Mayo 27, 2007
Como fue destituido el Gral. Levingston
“Como fue destituido el Gral. Levingston” (presidente de facto argentino). Lo que nunca se contó. Testimonios exclusivos de los años setenta en la dictadura militar argentina. Años en la que compartía las veinticuatro horas junto a mi cámara auricon de 16 mm en busca de la nota periodística me llevo a plasmar acontecimientos de la actualidad argentina. Hacia algunos meses que había dejado de trabajar en el diario “Clarín” de Buenos Aires y la política estaba al rojo vivo. El Gral. Ongania era el presidente y era sustituido por un militar poco conocido, Levingeston. Duro poco en el mandato. Lanuse (otro militar) se hacia cargo del gobierno. Todos esos acontecimientos los viví en un año, donde nota tras nota logre “unir” una parte de la historia de nuestro país. Hoy me encuentro con un material exclusivo que el pueblo tendrá que ver. La siguiente es la reseña de un colega que lo cuenta así:
El régimen militar ya no era tal. Diez días después de la destitución de Ongania por decisión de los tres miembros de la Junta fue designado un general con destino en Washington llamado Roberto Marcelo Levingston, para quien el nombramiento fue tan sorpresivo como para la opinión pública que lo desconocía. El 23 de marzo de 1971 renunció. En esos trescientos días, la gestión de Levingston mostró cómo podía llegarse a un cargo sin la percepción de los límites.
La primera tentación del nuevo presidente fue la de decidirse por la "profundización" de una revolución inexistente mientras había aceptado gobernar bajo la tutela de la Junta Militar en resoluciones de "significativa trascendencia" y veía crecer la violencia cruzada. La ola de asesinatos políticos arrasó, no sólo con Aramburu, sino con el importante dirigente sindical José Alonso, y siguió con el asalto de La Calera y Garín, atribuido a un grupo denominado Fuerzas Armadas Revolucionarias.
En medio del asedio guerrillero, de la desconfianza sindical y de la vigilancia militar, Levingston se proponía descabezar a los partidos, convocar a la "generación intermedia", armar un nuevo modelo de país y retomar la ambigua idea de un "proyecto nacional". En suma: el peronismo sin Perón, el radicalismo sin Balbín, y los partidos sin sus líderes.
La respuesta de los mediadores políticos -Ricardo Balbín, Vicente Solano Lima, Jorge Paladino por el peronismo, Manuel Rawson Paz y otros- fue un documento llamado La Hora del Pueblo del 11 de noviembre, en el que demandaban el cumplimiento de un plan político con llamado a elecciones libres y sin proscripciones, y el cambio de la orientación económica. Lo suscribían la Unión Cívica Radical del Pueblo, el partido Justicialista, la democracia progresista, el partido socialista argentino, la U.C.R. Bloquista de San Juan, y no estaban los demócratas cristianos, el radicalismo intransigente, el socialismo democrático, el comunismo y el Movimiento de Integración y Desarrollo de Frondizi.
La coalición objetiva que La Hora del Pueblo evocaba era, principalmente, la de peronistas y radicales, la hora de los partidos políticos y de los líderes marginados por Levingston.
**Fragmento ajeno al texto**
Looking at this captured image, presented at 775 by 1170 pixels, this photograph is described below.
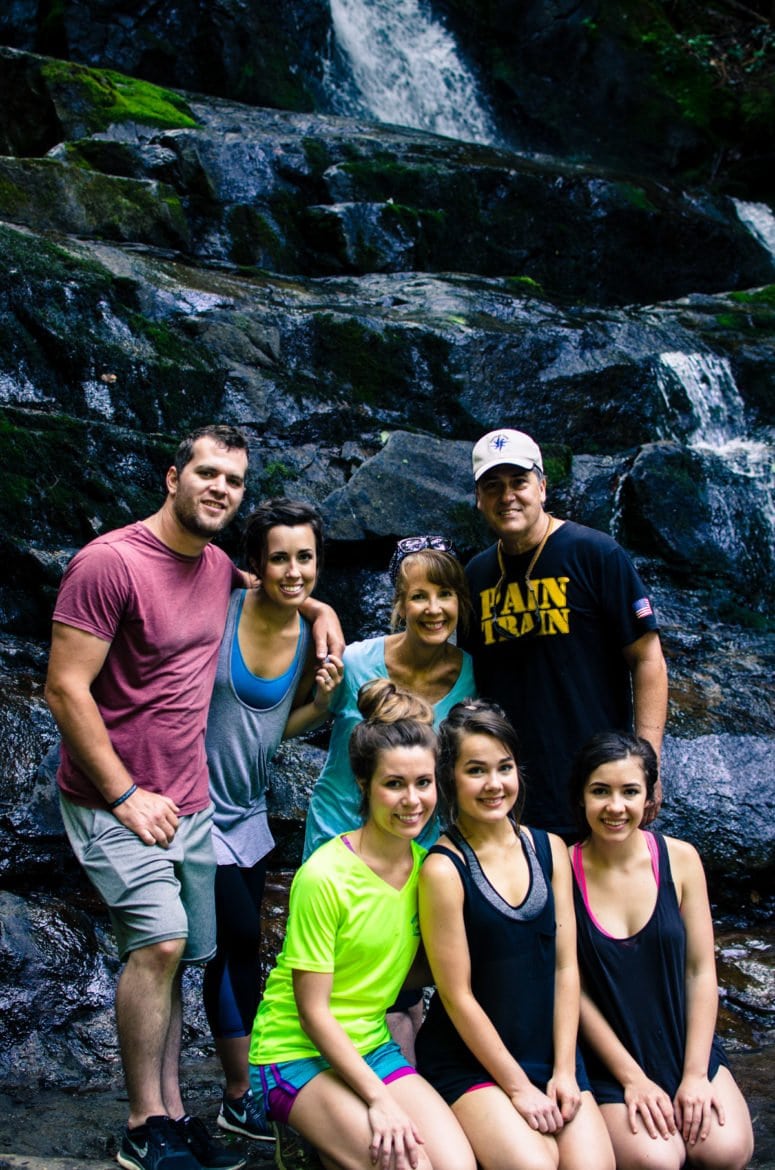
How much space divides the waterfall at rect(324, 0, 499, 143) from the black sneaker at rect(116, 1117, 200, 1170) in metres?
16.4

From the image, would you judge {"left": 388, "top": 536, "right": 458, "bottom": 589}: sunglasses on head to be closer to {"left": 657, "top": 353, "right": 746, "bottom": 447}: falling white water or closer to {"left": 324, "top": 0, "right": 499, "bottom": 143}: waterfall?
{"left": 657, "top": 353, "right": 746, "bottom": 447}: falling white water

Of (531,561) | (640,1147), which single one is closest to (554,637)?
(531,561)

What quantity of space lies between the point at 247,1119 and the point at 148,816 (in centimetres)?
109

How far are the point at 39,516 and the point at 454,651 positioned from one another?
3.71 metres

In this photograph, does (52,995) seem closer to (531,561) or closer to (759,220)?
(531,561)

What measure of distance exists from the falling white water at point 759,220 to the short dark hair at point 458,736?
1459cm

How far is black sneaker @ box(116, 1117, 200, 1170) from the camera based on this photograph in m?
3.17

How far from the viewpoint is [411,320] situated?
384 inches

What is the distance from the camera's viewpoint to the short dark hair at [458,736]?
10.7 ft

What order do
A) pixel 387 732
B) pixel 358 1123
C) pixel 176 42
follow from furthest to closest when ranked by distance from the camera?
pixel 176 42 → pixel 387 732 → pixel 358 1123

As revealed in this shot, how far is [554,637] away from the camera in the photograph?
375 cm

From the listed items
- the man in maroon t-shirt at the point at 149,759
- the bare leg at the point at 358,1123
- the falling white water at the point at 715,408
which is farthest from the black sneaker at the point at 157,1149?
the falling white water at the point at 715,408

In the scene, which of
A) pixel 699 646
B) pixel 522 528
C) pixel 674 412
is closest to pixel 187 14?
pixel 674 412

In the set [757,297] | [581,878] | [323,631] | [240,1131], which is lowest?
[240,1131]
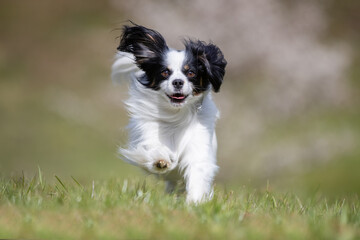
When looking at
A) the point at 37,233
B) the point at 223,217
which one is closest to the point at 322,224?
the point at 223,217

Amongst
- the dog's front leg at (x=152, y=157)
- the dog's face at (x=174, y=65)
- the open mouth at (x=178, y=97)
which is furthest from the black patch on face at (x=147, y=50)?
the dog's front leg at (x=152, y=157)

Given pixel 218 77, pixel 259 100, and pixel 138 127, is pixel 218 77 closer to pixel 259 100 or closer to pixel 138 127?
pixel 138 127

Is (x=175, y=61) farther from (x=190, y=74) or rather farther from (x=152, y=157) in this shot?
(x=152, y=157)

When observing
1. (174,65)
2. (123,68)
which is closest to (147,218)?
(174,65)

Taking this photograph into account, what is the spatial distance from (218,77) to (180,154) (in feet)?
2.52

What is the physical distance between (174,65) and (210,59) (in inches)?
16.2

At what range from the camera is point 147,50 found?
5.38 m

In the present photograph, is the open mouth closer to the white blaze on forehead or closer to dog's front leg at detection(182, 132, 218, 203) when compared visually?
the white blaze on forehead

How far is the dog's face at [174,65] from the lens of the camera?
498 centimetres

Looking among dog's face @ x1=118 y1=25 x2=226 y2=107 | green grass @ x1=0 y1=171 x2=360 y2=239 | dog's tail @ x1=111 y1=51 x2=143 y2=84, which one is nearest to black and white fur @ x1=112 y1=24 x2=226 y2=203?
dog's face @ x1=118 y1=25 x2=226 y2=107

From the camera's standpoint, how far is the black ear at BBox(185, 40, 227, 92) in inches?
206

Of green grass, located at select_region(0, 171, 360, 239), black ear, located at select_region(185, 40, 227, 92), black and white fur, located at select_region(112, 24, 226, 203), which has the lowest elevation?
green grass, located at select_region(0, 171, 360, 239)

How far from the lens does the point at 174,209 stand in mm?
3814

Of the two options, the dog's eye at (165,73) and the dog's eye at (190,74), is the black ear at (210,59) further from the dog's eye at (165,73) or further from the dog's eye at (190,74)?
the dog's eye at (165,73)
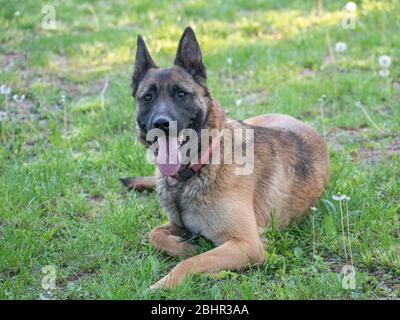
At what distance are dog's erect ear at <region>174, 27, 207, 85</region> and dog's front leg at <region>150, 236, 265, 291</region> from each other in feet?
4.26

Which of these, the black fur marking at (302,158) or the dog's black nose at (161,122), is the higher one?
the dog's black nose at (161,122)

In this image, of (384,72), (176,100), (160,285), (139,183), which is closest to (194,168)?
(176,100)

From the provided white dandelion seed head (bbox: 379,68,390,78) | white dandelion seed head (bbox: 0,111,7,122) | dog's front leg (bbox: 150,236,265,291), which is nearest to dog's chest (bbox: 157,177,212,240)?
dog's front leg (bbox: 150,236,265,291)

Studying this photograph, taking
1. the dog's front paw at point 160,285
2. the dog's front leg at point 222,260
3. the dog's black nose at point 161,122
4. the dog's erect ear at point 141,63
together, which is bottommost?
the dog's front paw at point 160,285

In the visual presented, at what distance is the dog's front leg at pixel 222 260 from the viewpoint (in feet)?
12.3

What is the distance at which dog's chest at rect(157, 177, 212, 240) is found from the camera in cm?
417

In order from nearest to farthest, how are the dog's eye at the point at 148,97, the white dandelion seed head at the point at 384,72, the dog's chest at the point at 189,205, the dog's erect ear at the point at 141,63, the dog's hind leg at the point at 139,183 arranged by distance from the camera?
the dog's chest at the point at 189,205 → the dog's eye at the point at 148,97 → the dog's erect ear at the point at 141,63 → the dog's hind leg at the point at 139,183 → the white dandelion seed head at the point at 384,72

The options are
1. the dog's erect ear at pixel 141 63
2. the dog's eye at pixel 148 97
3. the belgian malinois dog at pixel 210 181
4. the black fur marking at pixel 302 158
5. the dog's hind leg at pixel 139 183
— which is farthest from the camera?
the dog's hind leg at pixel 139 183

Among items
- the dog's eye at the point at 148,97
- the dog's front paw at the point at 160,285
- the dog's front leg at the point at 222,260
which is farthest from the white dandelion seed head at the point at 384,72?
the dog's front paw at the point at 160,285

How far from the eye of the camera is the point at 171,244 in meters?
4.24

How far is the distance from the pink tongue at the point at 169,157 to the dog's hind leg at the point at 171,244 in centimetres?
45

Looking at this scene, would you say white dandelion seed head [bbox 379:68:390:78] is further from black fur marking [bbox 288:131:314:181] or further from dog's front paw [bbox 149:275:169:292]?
dog's front paw [bbox 149:275:169:292]

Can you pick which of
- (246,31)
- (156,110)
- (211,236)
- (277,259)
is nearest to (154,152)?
(156,110)

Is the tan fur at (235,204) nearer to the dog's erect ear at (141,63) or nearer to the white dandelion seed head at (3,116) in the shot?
the dog's erect ear at (141,63)
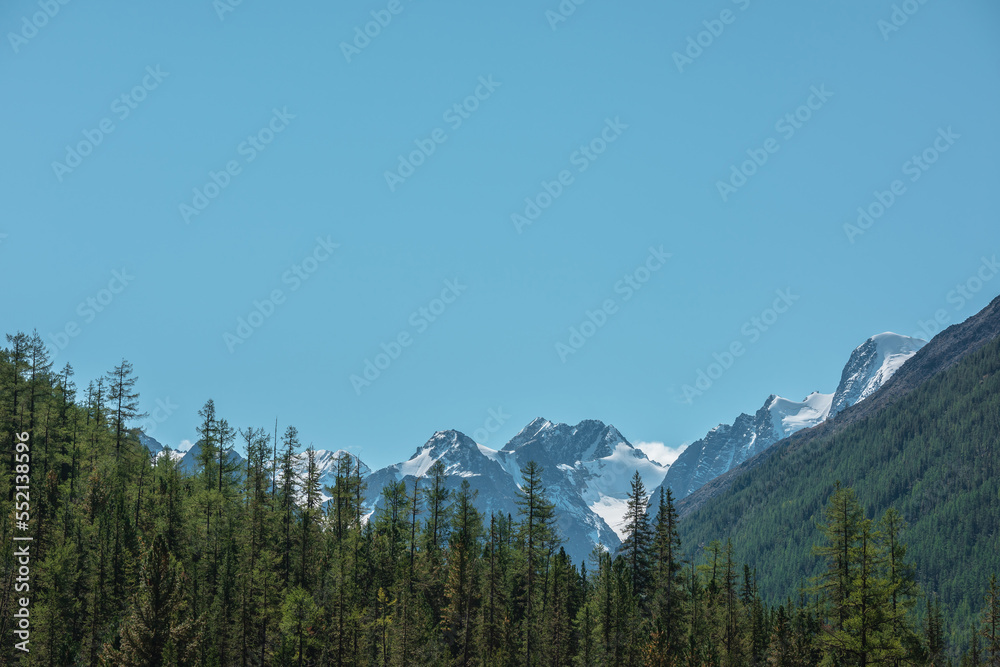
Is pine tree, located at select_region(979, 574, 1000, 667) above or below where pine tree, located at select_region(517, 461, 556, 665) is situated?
below

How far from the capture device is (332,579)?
2566 inches

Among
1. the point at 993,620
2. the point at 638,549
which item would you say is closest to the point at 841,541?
the point at 638,549

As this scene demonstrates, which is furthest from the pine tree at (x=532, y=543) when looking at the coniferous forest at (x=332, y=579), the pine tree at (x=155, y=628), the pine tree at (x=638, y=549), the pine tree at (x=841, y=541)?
the pine tree at (x=155, y=628)

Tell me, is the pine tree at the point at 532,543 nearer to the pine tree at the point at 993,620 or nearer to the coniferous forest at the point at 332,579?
the coniferous forest at the point at 332,579

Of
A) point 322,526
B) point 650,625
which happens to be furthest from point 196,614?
point 650,625

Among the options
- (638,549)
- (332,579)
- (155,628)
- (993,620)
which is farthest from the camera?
(638,549)

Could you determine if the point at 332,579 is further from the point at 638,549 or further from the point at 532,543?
the point at 638,549

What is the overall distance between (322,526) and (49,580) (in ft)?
82.7

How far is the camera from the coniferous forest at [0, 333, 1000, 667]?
56.8m

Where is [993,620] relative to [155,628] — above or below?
above

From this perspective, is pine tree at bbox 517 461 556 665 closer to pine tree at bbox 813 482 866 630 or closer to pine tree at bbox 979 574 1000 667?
pine tree at bbox 813 482 866 630

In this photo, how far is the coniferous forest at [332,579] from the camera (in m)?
56.8

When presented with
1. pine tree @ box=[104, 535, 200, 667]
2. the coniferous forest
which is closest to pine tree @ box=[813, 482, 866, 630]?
the coniferous forest

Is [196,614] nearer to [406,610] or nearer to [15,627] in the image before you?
[15,627]
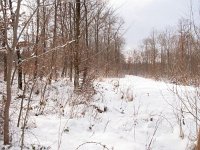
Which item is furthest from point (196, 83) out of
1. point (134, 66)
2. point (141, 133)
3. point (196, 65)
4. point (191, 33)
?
point (134, 66)

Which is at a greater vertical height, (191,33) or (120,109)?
(191,33)

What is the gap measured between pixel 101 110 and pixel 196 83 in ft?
10.5

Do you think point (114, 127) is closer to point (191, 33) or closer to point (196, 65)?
point (196, 65)

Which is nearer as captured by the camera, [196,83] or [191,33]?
[191,33]

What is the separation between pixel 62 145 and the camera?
19.6 feet

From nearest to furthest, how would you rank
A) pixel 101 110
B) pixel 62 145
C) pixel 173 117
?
pixel 62 145 < pixel 173 117 < pixel 101 110

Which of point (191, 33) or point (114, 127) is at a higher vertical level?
point (191, 33)

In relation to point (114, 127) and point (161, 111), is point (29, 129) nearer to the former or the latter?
point (114, 127)

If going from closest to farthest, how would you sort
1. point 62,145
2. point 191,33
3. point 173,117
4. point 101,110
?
point 62,145 → point 191,33 → point 173,117 → point 101,110

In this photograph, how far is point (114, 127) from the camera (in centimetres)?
782

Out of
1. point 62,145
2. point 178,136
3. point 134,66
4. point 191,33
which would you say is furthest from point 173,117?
point 134,66

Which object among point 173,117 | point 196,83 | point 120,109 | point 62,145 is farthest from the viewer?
point 120,109

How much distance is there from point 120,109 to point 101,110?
938mm

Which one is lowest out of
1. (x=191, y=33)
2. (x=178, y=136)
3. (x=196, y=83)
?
(x=178, y=136)
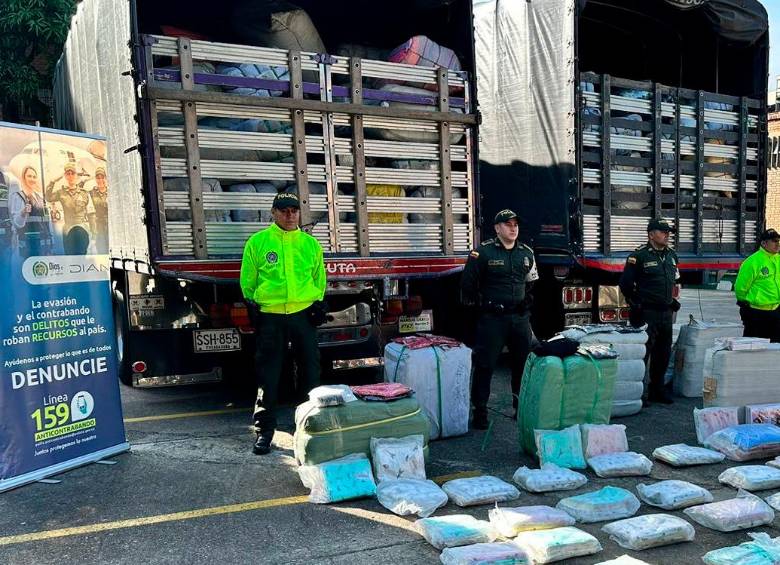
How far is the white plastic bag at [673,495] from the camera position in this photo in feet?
12.5

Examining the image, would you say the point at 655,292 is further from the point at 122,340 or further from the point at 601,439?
the point at 122,340

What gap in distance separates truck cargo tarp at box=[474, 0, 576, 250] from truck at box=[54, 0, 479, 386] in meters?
1.09

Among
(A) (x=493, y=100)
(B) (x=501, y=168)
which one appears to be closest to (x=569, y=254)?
(B) (x=501, y=168)

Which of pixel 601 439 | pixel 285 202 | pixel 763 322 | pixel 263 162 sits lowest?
pixel 601 439

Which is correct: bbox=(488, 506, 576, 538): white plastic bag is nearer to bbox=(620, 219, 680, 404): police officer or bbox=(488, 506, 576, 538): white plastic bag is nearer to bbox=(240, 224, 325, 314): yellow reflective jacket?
bbox=(240, 224, 325, 314): yellow reflective jacket

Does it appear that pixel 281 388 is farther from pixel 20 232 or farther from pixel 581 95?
pixel 581 95

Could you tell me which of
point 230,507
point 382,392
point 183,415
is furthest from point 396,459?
point 183,415

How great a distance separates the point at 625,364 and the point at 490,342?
126 centimetres

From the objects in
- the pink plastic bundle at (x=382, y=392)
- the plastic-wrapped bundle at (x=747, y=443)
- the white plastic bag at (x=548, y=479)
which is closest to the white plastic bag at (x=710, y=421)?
the plastic-wrapped bundle at (x=747, y=443)

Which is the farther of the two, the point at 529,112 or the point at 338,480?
the point at 529,112

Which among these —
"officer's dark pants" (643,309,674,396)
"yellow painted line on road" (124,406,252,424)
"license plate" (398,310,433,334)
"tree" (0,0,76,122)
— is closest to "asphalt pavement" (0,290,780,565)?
"yellow painted line on road" (124,406,252,424)

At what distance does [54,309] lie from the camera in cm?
443

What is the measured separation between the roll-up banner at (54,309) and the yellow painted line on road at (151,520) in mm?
779

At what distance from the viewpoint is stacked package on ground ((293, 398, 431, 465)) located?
13.6 ft
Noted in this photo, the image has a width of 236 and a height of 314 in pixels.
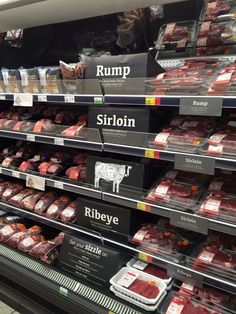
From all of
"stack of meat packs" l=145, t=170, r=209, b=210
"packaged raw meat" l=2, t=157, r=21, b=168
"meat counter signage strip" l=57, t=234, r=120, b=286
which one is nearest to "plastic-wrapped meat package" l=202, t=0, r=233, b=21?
"stack of meat packs" l=145, t=170, r=209, b=210

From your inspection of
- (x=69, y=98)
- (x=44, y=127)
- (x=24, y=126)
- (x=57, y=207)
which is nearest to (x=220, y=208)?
(x=69, y=98)

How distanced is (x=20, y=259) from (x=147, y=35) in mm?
1931

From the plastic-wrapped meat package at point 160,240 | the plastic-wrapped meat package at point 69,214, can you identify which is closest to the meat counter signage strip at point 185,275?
the plastic-wrapped meat package at point 160,240

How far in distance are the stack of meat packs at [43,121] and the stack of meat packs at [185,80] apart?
2.14 feet

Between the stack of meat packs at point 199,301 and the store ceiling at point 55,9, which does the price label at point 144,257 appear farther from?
the store ceiling at point 55,9

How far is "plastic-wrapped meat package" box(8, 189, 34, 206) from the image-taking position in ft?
8.24

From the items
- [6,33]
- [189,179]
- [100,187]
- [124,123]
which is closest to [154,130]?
[124,123]

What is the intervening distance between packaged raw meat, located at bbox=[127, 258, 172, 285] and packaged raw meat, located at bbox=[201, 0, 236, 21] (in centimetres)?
159

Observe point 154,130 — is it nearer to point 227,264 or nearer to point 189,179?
point 189,179

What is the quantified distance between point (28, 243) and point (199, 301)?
51.9 inches

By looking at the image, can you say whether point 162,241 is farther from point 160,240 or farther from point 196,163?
point 196,163

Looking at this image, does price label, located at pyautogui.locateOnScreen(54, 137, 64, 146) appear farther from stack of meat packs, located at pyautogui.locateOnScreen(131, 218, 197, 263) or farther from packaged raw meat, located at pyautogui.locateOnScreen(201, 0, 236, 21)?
packaged raw meat, located at pyautogui.locateOnScreen(201, 0, 236, 21)

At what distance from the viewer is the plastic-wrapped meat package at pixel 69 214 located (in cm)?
220

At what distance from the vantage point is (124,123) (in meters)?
1.79
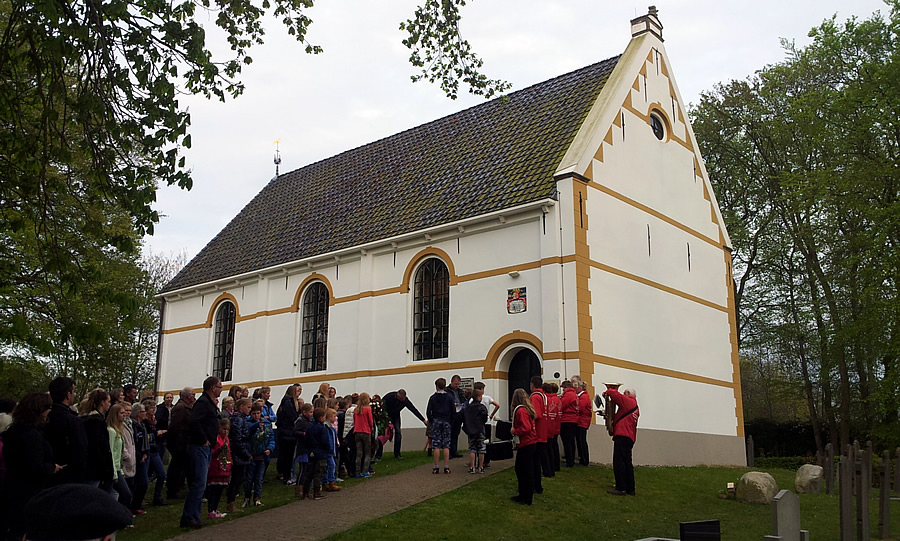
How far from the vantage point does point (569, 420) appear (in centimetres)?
1471

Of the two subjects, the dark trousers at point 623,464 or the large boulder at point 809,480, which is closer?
the dark trousers at point 623,464

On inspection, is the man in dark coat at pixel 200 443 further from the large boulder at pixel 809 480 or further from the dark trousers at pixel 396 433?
the large boulder at pixel 809 480

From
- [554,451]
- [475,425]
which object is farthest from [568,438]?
[475,425]

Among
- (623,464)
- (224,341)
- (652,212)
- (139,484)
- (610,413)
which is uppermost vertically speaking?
(652,212)

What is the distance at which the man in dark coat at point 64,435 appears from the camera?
8.19 meters

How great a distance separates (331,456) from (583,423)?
16.3ft

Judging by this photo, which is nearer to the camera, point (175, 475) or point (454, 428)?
point (175, 475)

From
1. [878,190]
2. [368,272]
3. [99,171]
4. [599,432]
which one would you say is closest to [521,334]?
[599,432]

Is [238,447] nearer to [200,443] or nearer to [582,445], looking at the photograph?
[200,443]

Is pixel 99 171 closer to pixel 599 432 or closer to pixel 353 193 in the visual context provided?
pixel 599 432

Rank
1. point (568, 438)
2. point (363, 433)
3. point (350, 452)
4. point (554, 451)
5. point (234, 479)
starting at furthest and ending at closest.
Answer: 1. point (350, 452)
2. point (568, 438)
3. point (363, 433)
4. point (554, 451)
5. point (234, 479)

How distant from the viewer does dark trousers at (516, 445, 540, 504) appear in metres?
12.2

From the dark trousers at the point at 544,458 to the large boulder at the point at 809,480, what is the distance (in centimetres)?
591

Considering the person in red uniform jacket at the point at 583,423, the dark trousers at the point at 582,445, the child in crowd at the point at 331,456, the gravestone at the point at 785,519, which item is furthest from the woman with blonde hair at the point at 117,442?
the dark trousers at the point at 582,445
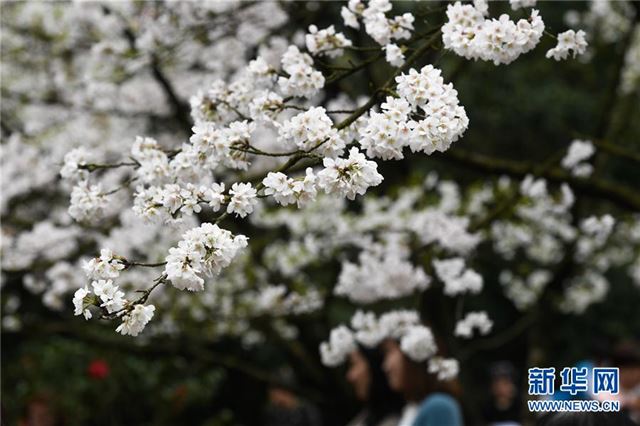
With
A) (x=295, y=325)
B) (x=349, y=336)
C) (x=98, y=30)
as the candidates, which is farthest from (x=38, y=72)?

Al comenzar 1971, la designación como gobernador de Córdoba de un conservador reaccionario llamado José C. Uriburu, permitió comprobar cuán lejos estaba el presidente de entender lo que pasaba a su alrededor, y cuál era el balance de la "revolución argentina". Había llegado con un golpe contra un presidente constitucional en nombre del orden, la autoridad, la racionalidad económica, la modernización del país. Cinco años después había acumulado frustraciones. El 23 de marzo de 1971 la renuncia de Levinsgton puso fin a una doble aventura; la primera, una revolución que no fue; la segunda, la de un presidente que fue convocado para administrar una transición y quiso ser líder sin seguidores. Ambos fracasos dieron el argumento de la gestión del general Alejandro Agustín Lanusse.
Sobre estos acontecimientos llegue a filmar en rollos de 16 mm (reversible) con sonido óptico y magnético y película de doble perforación más de cincuenta carretes de 15, 30, 60 y 120 metros en blanco y negro, donde no faltaron reportajes, notas, conferencia de prensa y hechos del momento. ¿El porque del blanco y negro…? Cuando filmaba todavía estábamos en la etapa del cine en ese formato y además esas notas se pondrían en la televisión la cual todavía no había llegado el color.